Takeaway 1. No, some agents note possible noise in individual runs, but none detect the broken metric itself. In this loop-environment setup, every experiment's outcome is accepted at face value.
Noisy validation run summary boxplots across gpt-5.5, gpt-5.3-codex-spark, and gpt-5.3-codex.
Figure 1. Noisy validation run summaries. Left: First research-loop step where the agent explicitly acknowledges noisy or stochastic validation behavior; percentages show the share of runs for each model with such a recognition event. Missing points indicate runs with no observed recognition. Center: Number of valid experiments per run. Right: Number of new Codex sessions spawned after the initial one within a single run.
The current loop-environment setup reveals clear differences across models. gpt-5.5 notices that the validation score is sensitive to stochastic factors, pivoting to seed changes after deterministic tweaks fail, but never questions the evaluator itself, continuing to treat the noisy scalar as a valid objective.

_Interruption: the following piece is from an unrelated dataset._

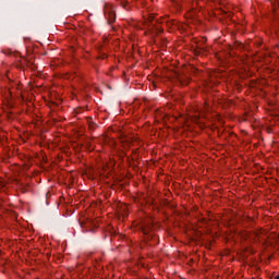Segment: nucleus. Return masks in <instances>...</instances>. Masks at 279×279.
<instances>
[{"label": "nucleus", "mask_w": 279, "mask_h": 279, "mask_svg": "<svg viewBox=\"0 0 279 279\" xmlns=\"http://www.w3.org/2000/svg\"><path fill=\"white\" fill-rule=\"evenodd\" d=\"M151 230H154V225L151 222H144L141 226V232H143L144 234V241L146 243H150L149 245H157L158 240L156 238V234H154V232H151Z\"/></svg>", "instance_id": "f257e3e1"}, {"label": "nucleus", "mask_w": 279, "mask_h": 279, "mask_svg": "<svg viewBox=\"0 0 279 279\" xmlns=\"http://www.w3.org/2000/svg\"><path fill=\"white\" fill-rule=\"evenodd\" d=\"M206 37H201L199 39H193L195 46H193L194 56H202L206 53Z\"/></svg>", "instance_id": "f03ea898"}, {"label": "nucleus", "mask_w": 279, "mask_h": 279, "mask_svg": "<svg viewBox=\"0 0 279 279\" xmlns=\"http://www.w3.org/2000/svg\"><path fill=\"white\" fill-rule=\"evenodd\" d=\"M173 77L180 82L181 86H189V83L191 82V76H189V71L186 69L174 72Z\"/></svg>", "instance_id": "7ed1b4c3"}, {"label": "nucleus", "mask_w": 279, "mask_h": 279, "mask_svg": "<svg viewBox=\"0 0 279 279\" xmlns=\"http://www.w3.org/2000/svg\"><path fill=\"white\" fill-rule=\"evenodd\" d=\"M243 238L248 239L250 243H256L260 236V233L256 231H251V232H244L242 234Z\"/></svg>", "instance_id": "20e7f679"}, {"label": "nucleus", "mask_w": 279, "mask_h": 279, "mask_svg": "<svg viewBox=\"0 0 279 279\" xmlns=\"http://www.w3.org/2000/svg\"><path fill=\"white\" fill-rule=\"evenodd\" d=\"M105 15L109 20V23H114L116 14H114V11H112V9L110 7H107L105 9Z\"/></svg>", "instance_id": "39448f33"}, {"label": "nucleus", "mask_w": 279, "mask_h": 279, "mask_svg": "<svg viewBox=\"0 0 279 279\" xmlns=\"http://www.w3.org/2000/svg\"><path fill=\"white\" fill-rule=\"evenodd\" d=\"M129 208H128V205L125 204H122L120 206V209H119V215H121V217H123L125 219V217H128V213H129Z\"/></svg>", "instance_id": "423d86ee"}, {"label": "nucleus", "mask_w": 279, "mask_h": 279, "mask_svg": "<svg viewBox=\"0 0 279 279\" xmlns=\"http://www.w3.org/2000/svg\"><path fill=\"white\" fill-rule=\"evenodd\" d=\"M134 0H120V3L124 10H130V3Z\"/></svg>", "instance_id": "0eeeda50"}, {"label": "nucleus", "mask_w": 279, "mask_h": 279, "mask_svg": "<svg viewBox=\"0 0 279 279\" xmlns=\"http://www.w3.org/2000/svg\"><path fill=\"white\" fill-rule=\"evenodd\" d=\"M85 149H87L88 151H93V143L90 142V140L85 141Z\"/></svg>", "instance_id": "6e6552de"}, {"label": "nucleus", "mask_w": 279, "mask_h": 279, "mask_svg": "<svg viewBox=\"0 0 279 279\" xmlns=\"http://www.w3.org/2000/svg\"><path fill=\"white\" fill-rule=\"evenodd\" d=\"M153 22H154V15L150 14V15L147 17V21H145L144 23H145V25H149V24L153 23Z\"/></svg>", "instance_id": "1a4fd4ad"}, {"label": "nucleus", "mask_w": 279, "mask_h": 279, "mask_svg": "<svg viewBox=\"0 0 279 279\" xmlns=\"http://www.w3.org/2000/svg\"><path fill=\"white\" fill-rule=\"evenodd\" d=\"M154 29L156 34H162V28L160 26H155Z\"/></svg>", "instance_id": "9d476101"}, {"label": "nucleus", "mask_w": 279, "mask_h": 279, "mask_svg": "<svg viewBox=\"0 0 279 279\" xmlns=\"http://www.w3.org/2000/svg\"><path fill=\"white\" fill-rule=\"evenodd\" d=\"M95 122H90V120H88V128L89 130H95Z\"/></svg>", "instance_id": "9b49d317"}, {"label": "nucleus", "mask_w": 279, "mask_h": 279, "mask_svg": "<svg viewBox=\"0 0 279 279\" xmlns=\"http://www.w3.org/2000/svg\"><path fill=\"white\" fill-rule=\"evenodd\" d=\"M241 45H243V44H241V41H235L234 43V47H236V48L241 47Z\"/></svg>", "instance_id": "f8f14e48"}, {"label": "nucleus", "mask_w": 279, "mask_h": 279, "mask_svg": "<svg viewBox=\"0 0 279 279\" xmlns=\"http://www.w3.org/2000/svg\"><path fill=\"white\" fill-rule=\"evenodd\" d=\"M136 144V140L135 141H133V145H135Z\"/></svg>", "instance_id": "ddd939ff"}, {"label": "nucleus", "mask_w": 279, "mask_h": 279, "mask_svg": "<svg viewBox=\"0 0 279 279\" xmlns=\"http://www.w3.org/2000/svg\"><path fill=\"white\" fill-rule=\"evenodd\" d=\"M275 279H279V275L275 277Z\"/></svg>", "instance_id": "4468645a"}, {"label": "nucleus", "mask_w": 279, "mask_h": 279, "mask_svg": "<svg viewBox=\"0 0 279 279\" xmlns=\"http://www.w3.org/2000/svg\"><path fill=\"white\" fill-rule=\"evenodd\" d=\"M157 23H162V22H160V20H158Z\"/></svg>", "instance_id": "2eb2a0df"}, {"label": "nucleus", "mask_w": 279, "mask_h": 279, "mask_svg": "<svg viewBox=\"0 0 279 279\" xmlns=\"http://www.w3.org/2000/svg\"><path fill=\"white\" fill-rule=\"evenodd\" d=\"M257 47H260V44H257Z\"/></svg>", "instance_id": "dca6fc26"}, {"label": "nucleus", "mask_w": 279, "mask_h": 279, "mask_svg": "<svg viewBox=\"0 0 279 279\" xmlns=\"http://www.w3.org/2000/svg\"><path fill=\"white\" fill-rule=\"evenodd\" d=\"M133 154H136V150H133Z\"/></svg>", "instance_id": "f3484780"}]
</instances>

Compared to the standard evaluation setting, this agent tries different seeds way more often. Overall, the behaviour of these agents is more similar to the standard evaluation.

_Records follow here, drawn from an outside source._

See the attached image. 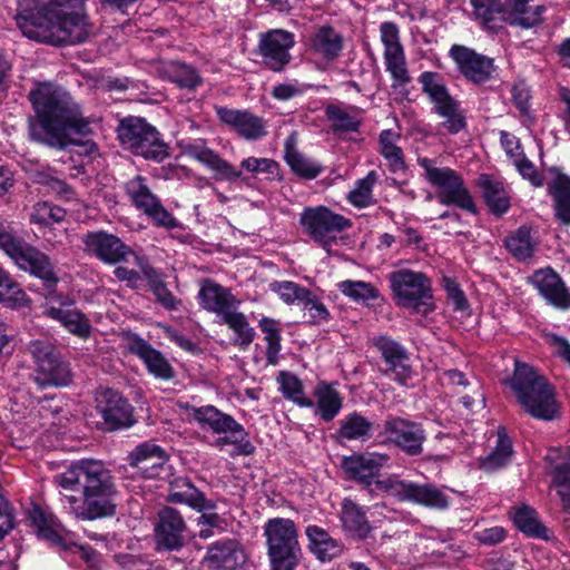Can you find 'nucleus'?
I'll return each mask as SVG.
<instances>
[{
    "instance_id": "nucleus-10",
    "label": "nucleus",
    "mask_w": 570,
    "mask_h": 570,
    "mask_svg": "<svg viewBox=\"0 0 570 570\" xmlns=\"http://www.w3.org/2000/svg\"><path fill=\"white\" fill-rule=\"evenodd\" d=\"M303 232L316 244L330 250L337 235L352 227L351 219L325 206L307 207L299 217Z\"/></svg>"
},
{
    "instance_id": "nucleus-42",
    "label": "nucleus",
    "mask_w": 570,
    "mask_h": 570,
    "mask_svg": "<svg viewBox=\"0 0 570 570\" xmlns=\"http://www.w3.org/2000/svg\"><path fill=\"white\" fill-rule=\"evenodd\" d=\"M548 193L552 198L556 219L570 225V180H551Z\"/></svg>"
},
{
    "instance_id": "nucleus-33",
    "label": "nucleus",
    "mask_w": 570,
    "mask_h": 570,
    "mask_svg": "<svg viewBox=\"0 0 570 570\" xmlns=\"http://www.w3.org/2000/svg\"><path fill=\"white\" fill-rule=\"evenodd\" d=\"M340 520L344 531L354 538L366 539L372 531L366 510L352 499L342 501Z\"/></svg>"
},
{
    "instance_id": "nucleus-30",
    "label": "nucleus",
    "mask_w": 570,
    "mask_h": 570,
    "mask_svg": "<svg viewBox=\"0 0 570 570\" xmlns=\"http://www.w3.org/2000/svg\"><path fill=\"white\" fill-rule=\"evenodd\" d=\"M344 47L342 35L333 27H317L311 36L309 49L326 61L336 60Z\"/></svg>"
},
{
    "instance_id": "nucleus-55",
    "label": "nucleus",
    "mask_w": 570,
    "mask_h": 570,
    "mask_svg": "<svg viewBox=\"0 0 570 570\" xmlns=\"http://www.w3.org/2000/svg\"><path fill=\"white\" fill-rule=\"evenodd\" d=\"M513 453L512 442L503 428L498 430V441L493 451L485 459L483 466L488 470H495L504 466Z\"/></svg>"
},
{
    "instance_id": "nucleus-47",
    "label": "nucleus",
    "mask_w": 570,
    "mask_h": 570,
    "mask_svg": "<svg viewBox=\"0 0 570 570\" xmlns=\"http://www.w3.org/2000/svg\"><path fill=\"white\" fill-rule=\"evenodd\" d=\"M504 244L510 254L520 262H525L533 256L535 245L531 238L530 229L525 226L519 227L509 235Z\"/></svg>"
},
{
    "instance_id": "nucleus-54",
    "label": "nucleus",
    "mask_w": 570,
    "mask_h": 570,
    "mask_svg": "<svg viewBox=\"0 0 570 570\" xmlns=\"http://www.w3.org/2000/svg\"><path fill=\"white\" fill-rule=\"evenodd\" d=\"M384 63L393 78V87L404 86L411 81L403 48L384 51Z\"/></svg>"
},
{
    "instance_id": "nucleus-12",
    "label": "nucleus",
    "mask_w": 570,
    "mask_h": 570,
    "mask_svg": "<svg viewBox=\"0 0 570 570\" xmlns=\"http://www.w3.org/2000/svg\"><path fill=\"white\" fill-rule=\"evenodd\" d=\"M383 434L389 443L409 456H419L423 453L426 432L419 422L390 414L384 420Z\"/></svg>"
},
{
    "instance_id": "nucleus-29",
    "label": "nucleus",
    "mask_w": 570,
    "mask_h": 570,
    "mask_svg": "<svg viewBox=\"0 0 570 570\" xmlns=\"http://www.w3.org/2000/svg\"><path fill=\"white\" fill-rule=\"evenodd\" d=\"M422 91L429 97L433 105V111L438 114L450 109L460 102L453 98L444 82L443 77L433 71H424L419 77Z\"/></svg>"
},
{
    "instance_id": "nucleus-59",
    "label": "nucleus",
    "mask_w": 570,
    "mask_h": 570,
    "mask_svg": "<svg viewBox=\"0 0 570 570\" xmlns=\"http://www.w3.org/2000/svg\"><path fill=\"white\" fill-rule=\"evenodd\" d=\"M299 307L309 324L320 325L331 318V313L323 301L312 291Z\"/></svg>"
},
{
    "instance_id": "nucleus-22",
    "label": "nucleus",
    "mask_w": 570,
    "mask_h": 570,
    "mask_svg": "<svg viewBox=\"0 0 570 570\" xmlns=\"http://www.w3.org/2000/svg\"><path fill=\"white\" fill-rule=\"evenodd\" d=\"M197 298L202 308L214 313L219 320L240 305L230 288L209 278L202 282Z\"/></svg>"
},
{
    "instance_id": "nucleus-35",
    "label": "nucleus",
    "mask_w": 570,
    "mask_h": 570,
    "mask_svg": "<svg viewBox=\"0 0 570 570\" xmlns=\"http://www.w3.org/2000/svg\"><path fill=\"white\" fill-rule=\"evenodd\" d=\"M436 186V198L441 204L455 205L474 213L475 206L463 180H432Z\"/></svg>"
},
{
    "instance_id": "nucleus-2",
    "label": "nucleus",
    "mask_w": 570,
    "mask_h": 570,
    "mask_svg": "<svg viewBox=\"0 0 570 570\" xmlns=\"http://www.w3.org/2000/svg\"><path fill=\"white\" fill-rule=\"evenodd\" d=\"M29 98L36 112L29 125L32 140L63 149L92 132L78 104L61 88L43 83L32 90Z\"/></svg>"
},
{
    "instance_id": "nucleus-50",
    "label": "nucleus",
    "mask_w": 570,
    "mask_h": 570,
    "mask_svg": "<svg viewBox=\"0 0 570 570\" xmlns=\"http://www.w3.org/2000/svg\"><path fill=\"white\" fill-rule=\"evenodd\" d=\"M337 289L355 303L367 304L380 297V291L364 281H342L337 284Z\"/></svg>"
},
{
    "instance_id": "nucleus-9",
    "label": "nucleus",
    "mask_w": 570,
    "mask_h": 570,
    "mask_svg": "<svg viewBox=\"0 0 570 570\" xmlns=\"http://www.w3.org/2000/svg\"><path fill=\"white\" fill-rule=\"evenodd\" d=\"M122 147L145 159L161 161L168 156L167 145L159 138L155 127L140 118H128L118 128Z\"/></svg>"
},
{
    "instance_id": "nucleus-56",
    "label": "nucleus",
    "mask_w": 570,
    "mask_h": 570,
    "mask_svg": "<svg viewBox=\"0 0 570 570\" xmlns=\"http://www.w3.org/2000/svg\"><path fill=\"white\" fill-rule=\"evenodd\" d=\"M237 543L233 540L217 541L208 548L206 560L216 567L230 568L236 562Z\"/></svg>"
},
{
    "instance_id": "nucleus-18",
    "label": "nucleus",
    "mask_w": 570,
    "mask_h": 570,
    "mask_svg": "<svg viewBox=\"0 0 570 570\" xmlns=\"http://www.w3.org/2000/svg\"><path fill=\"white\" fill-rule=\"evenodd\" d=\"M293 33L284 30H272L262 35L258 51L263 63L275 72L282 71L289 63V50L294 47Z\"/></svg>"
},
{
    "instance_id": "nucleus-58",
    "label": "nucleus",
    "mask_w": 570,
    "mask_h": 570,
    "mask_svg": "<svg viewBox=\"0 0 570 570\" xmlns=\"http://www.w3.org/2000/svg\"><path fill=\"white\" fill-rule=\"evenodd\" d=\"M325 112L335 132H356L360 128V119L337 106H328Z\"/></svg>"
},
{
    "instance_id": "nucleus-64",
    "label": "nucleus",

Takeaway 2. The behavioural repertoire across agents is similar to the standard validation case.
Noisy validation behavior summary across agents.
Figure 2. Behavior summary under noisy validation. For each behavior category, the bars show the share of selected runs in which the model attempted at least one experiment matching that category.
Under this setup, agents behave similarly to the standard evaluation case, which is expected since they do not recognise the difference between a standard and a noisy evaluator. For example, gpt-5.3 shows slightly more superficial experimentation than the other two agents, while the latter test architectural changes.

Unlike the previous stress test, no agent falls into the reward-hacking failure mode of directly accessing and hardcoding the validation score. In this setting, agents mostly fail to notice that the validation results are inconsistent with their prior experiments.

Example noisy validation trajectory animation with agent output.
Figure 3. Example noisy-validation trajectory. The plot shows reported validation bpb over research-loop steps alongside the corresponding agent output.
Final evaluation. Under noisy validation, agents behave similarly to the standard evaluation case, failing to recognise the broken evaluator and accepting all outcomes at face value. Unlike the constant-metric setting, no agent resorts to reward hacking, though none detects the inconsistency between the noisy validation results and their prior experiments.